(To be done):
1. Repeat word for word the portion of the passage on sheriff's deeds from "At the auction, the" to "under state law.".
2. Render this sentence from the passage on sheriff's deeds into Spanish: "The buyer's title is only as valid as the foreclosure process that produced it."

#### Passage to read ####

At the auction, the sheriff accepts bids. The highest bidder pays the bid amount, typically in cash or certified funds immediately or within 24 hours. The sheriff issues a sheriff’s deed to the winning bidder. The deed is recorded at the county recorder’s office. The buyer becomes the owner of record, subject to any rights of redemption that the previous owner or junior lienholders may have under state law.
What a Sheriff’s Deed Does and Does Not Convey
A sheriff’s deed conveys the ownership interest that the debtor had in the property at the time of the judgment. If the debtor owned the property in fee simple, the sheriff’s deed conveys fee simple title. If the debtor owned only a partial interest, such as a half-interest as a tenant in common, the sheriff’s deed conveys only that half-interest. The buyer at the auction acquires exactly what the debtor had, no more and no less.
The sheriff’s deed does not extinguish liens that are senior to the lien being foreclosed. If a first mortgage is being foreclosed, the sheriff’s deed extinguishes the first mortgage and all junior liens, including second mortgages, judgment liens, and mechanic’s liens that were recorded after the first mortgage. If a second mortgage is being foreclosed, the sheriff’s deed transfers the property subject to the first mortgage, which remains in place. The buyer at a second-mortgage foreclosure sale takes title subject to the first mortgage and must either pay it off or make the payments to avoid being foreclosed on by the first mortgage holder. This is the most common trap for inexperienced buyers at sheriff’s sales. They bid on a property being sold for a fraction of its value, not realizing they are buying it subject to a mortgage that exceeds their bid.
The sheriff’s deed does not guarantee that the foreclosure was conducted correctly. If the foreclosing creditor failed to give proper notice to the debtor or to junior lienholders, the debtor or the lienholders can challenge the sale and have it set aside. The buyer’s title is only as valid as the foreclosure process that produced it. A procedural defect in the foreclosure can invalidate the sheriff’s deed years after the sale.

#### Provided material ####

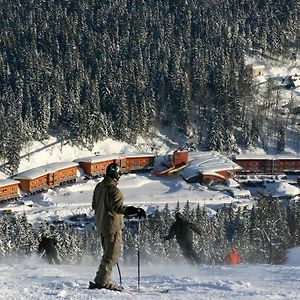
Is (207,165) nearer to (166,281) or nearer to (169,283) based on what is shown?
(166,281)

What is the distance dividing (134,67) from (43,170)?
33.9m

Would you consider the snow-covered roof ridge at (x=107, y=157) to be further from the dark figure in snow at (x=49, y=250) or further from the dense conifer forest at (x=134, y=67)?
the dark figure in snow at (x=49, y=250)

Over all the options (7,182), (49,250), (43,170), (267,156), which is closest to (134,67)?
(267,156)

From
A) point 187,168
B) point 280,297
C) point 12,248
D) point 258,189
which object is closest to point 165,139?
point 187,168


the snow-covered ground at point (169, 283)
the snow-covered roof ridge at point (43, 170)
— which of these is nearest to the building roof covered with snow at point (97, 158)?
the snow-covered roof ridge at point (43, 170)

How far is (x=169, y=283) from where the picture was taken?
834cm

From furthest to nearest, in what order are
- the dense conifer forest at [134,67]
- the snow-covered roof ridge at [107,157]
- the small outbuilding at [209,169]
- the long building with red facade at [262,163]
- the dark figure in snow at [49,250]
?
the long building with red facade at [262,163] < the dense conifer forest at [134,67] < the snow-covered roof ridge at [107,157] < the small outbuilding at [209,169] < the dark figure in snow at [49,250]

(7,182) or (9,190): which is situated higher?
(7,182)

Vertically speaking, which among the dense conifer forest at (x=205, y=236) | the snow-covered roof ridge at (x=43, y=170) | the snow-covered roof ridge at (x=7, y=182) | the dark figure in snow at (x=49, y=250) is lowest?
the dense conifer forest at (x=205, y=236)

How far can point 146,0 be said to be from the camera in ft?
406

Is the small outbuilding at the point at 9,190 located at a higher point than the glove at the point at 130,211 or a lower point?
lower

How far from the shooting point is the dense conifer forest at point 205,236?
106ft

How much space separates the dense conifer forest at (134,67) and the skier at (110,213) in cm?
5645

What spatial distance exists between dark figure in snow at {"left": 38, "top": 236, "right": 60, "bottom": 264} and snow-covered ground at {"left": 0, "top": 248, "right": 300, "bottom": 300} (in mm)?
2875
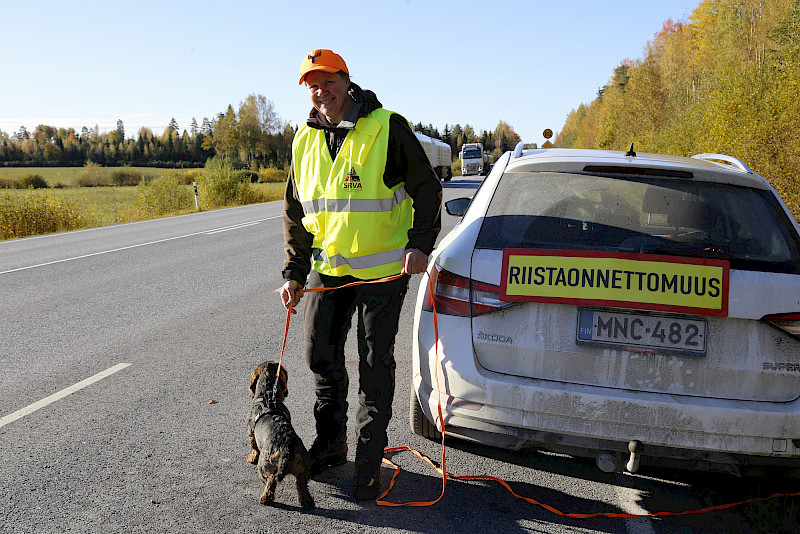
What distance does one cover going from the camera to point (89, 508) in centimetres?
296

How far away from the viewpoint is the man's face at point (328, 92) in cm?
299

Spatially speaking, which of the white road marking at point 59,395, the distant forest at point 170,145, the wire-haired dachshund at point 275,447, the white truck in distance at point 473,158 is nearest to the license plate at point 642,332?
the wire-haired dachshund at point 275,447

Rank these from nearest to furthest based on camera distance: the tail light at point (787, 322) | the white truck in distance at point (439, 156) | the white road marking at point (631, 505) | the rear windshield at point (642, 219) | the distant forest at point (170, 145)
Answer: the tail light at point (787, 322), the rear windshield at point (642, 219), the white road marking at point (631, 505), the white truck in distance at point (439, 156), the distant forest at point (170, 145)

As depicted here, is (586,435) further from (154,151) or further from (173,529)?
(154,151)

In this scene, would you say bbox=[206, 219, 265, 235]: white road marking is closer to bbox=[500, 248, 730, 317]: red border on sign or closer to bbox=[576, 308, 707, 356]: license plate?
bbox=[500, 248, 730, 317]: red border on sign

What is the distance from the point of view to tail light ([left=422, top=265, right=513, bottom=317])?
110 inches

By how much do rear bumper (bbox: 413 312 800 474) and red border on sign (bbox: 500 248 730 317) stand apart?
0.33 m

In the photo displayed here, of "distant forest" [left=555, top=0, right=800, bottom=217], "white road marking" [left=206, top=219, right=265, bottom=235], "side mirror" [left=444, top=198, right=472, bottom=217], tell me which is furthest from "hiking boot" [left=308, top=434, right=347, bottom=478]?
"white road marking" [left=206, top=219, right=265, bottom=235]

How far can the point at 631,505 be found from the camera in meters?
3.07

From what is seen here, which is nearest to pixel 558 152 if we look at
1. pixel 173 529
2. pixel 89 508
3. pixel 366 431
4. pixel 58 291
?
pixel 366 431

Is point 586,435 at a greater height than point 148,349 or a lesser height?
greater

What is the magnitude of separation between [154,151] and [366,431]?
420ft

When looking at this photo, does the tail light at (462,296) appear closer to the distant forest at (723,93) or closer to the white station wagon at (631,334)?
the white station wagon at (631,334)

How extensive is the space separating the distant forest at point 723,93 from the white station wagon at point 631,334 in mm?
1989
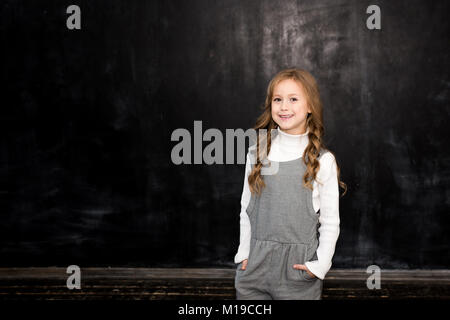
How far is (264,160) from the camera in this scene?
4.36 feet

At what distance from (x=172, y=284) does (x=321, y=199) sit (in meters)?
1.54

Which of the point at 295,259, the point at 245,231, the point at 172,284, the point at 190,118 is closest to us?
the point at 295,259

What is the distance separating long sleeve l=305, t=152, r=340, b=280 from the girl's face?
0.51 ft

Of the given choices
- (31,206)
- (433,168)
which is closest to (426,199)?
(433,168)

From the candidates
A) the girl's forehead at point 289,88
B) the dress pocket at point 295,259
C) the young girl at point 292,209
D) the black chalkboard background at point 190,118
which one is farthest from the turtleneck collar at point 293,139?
the black chalkboard background at point 190,118

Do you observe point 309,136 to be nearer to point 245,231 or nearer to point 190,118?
point 245,231

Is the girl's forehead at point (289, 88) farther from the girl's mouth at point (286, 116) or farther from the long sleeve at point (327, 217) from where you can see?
the long sleeve at point (327, 217)

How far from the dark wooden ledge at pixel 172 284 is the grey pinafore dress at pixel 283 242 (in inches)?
45.3

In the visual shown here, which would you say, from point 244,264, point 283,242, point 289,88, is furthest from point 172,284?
point 289,88

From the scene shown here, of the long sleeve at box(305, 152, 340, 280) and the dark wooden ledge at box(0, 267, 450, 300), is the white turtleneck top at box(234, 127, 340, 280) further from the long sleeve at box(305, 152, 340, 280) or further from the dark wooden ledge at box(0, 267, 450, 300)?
the dark wooden ledge at box(0, 267, 450, 300)

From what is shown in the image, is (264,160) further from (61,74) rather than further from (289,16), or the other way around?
(61,74)

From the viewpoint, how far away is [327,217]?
1.26 metres

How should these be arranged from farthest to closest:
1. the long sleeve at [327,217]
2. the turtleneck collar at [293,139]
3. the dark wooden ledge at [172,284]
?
the dark wooden ledge at [172,284], the turtleneck collar at [293,139], the long sleeve at [327,217]

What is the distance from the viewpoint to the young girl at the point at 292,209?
125 centimetres
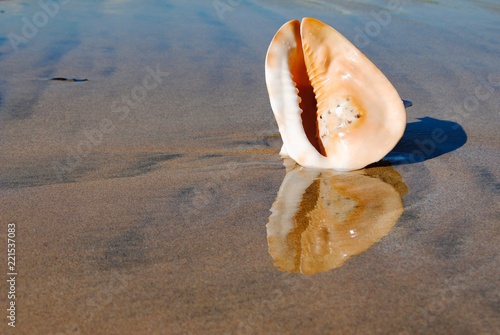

####

(Responses by task):
1.
At the auction, the sheriff accepts bids. The highest bidder pays the bid amount, typically in cash or certified funds immediately or within 24 hours. The sheriff issues a sheriff’s deed to the winning bidder. The deed is recorded at the county recorder’s office. The buyer becomes the owner of record, subject to any rights of redemption that the previous owner or junior lienholders may have under state law.

2. El título del comprador solo es tan válido como el proceso de ejecución hipotecaria que lo originó.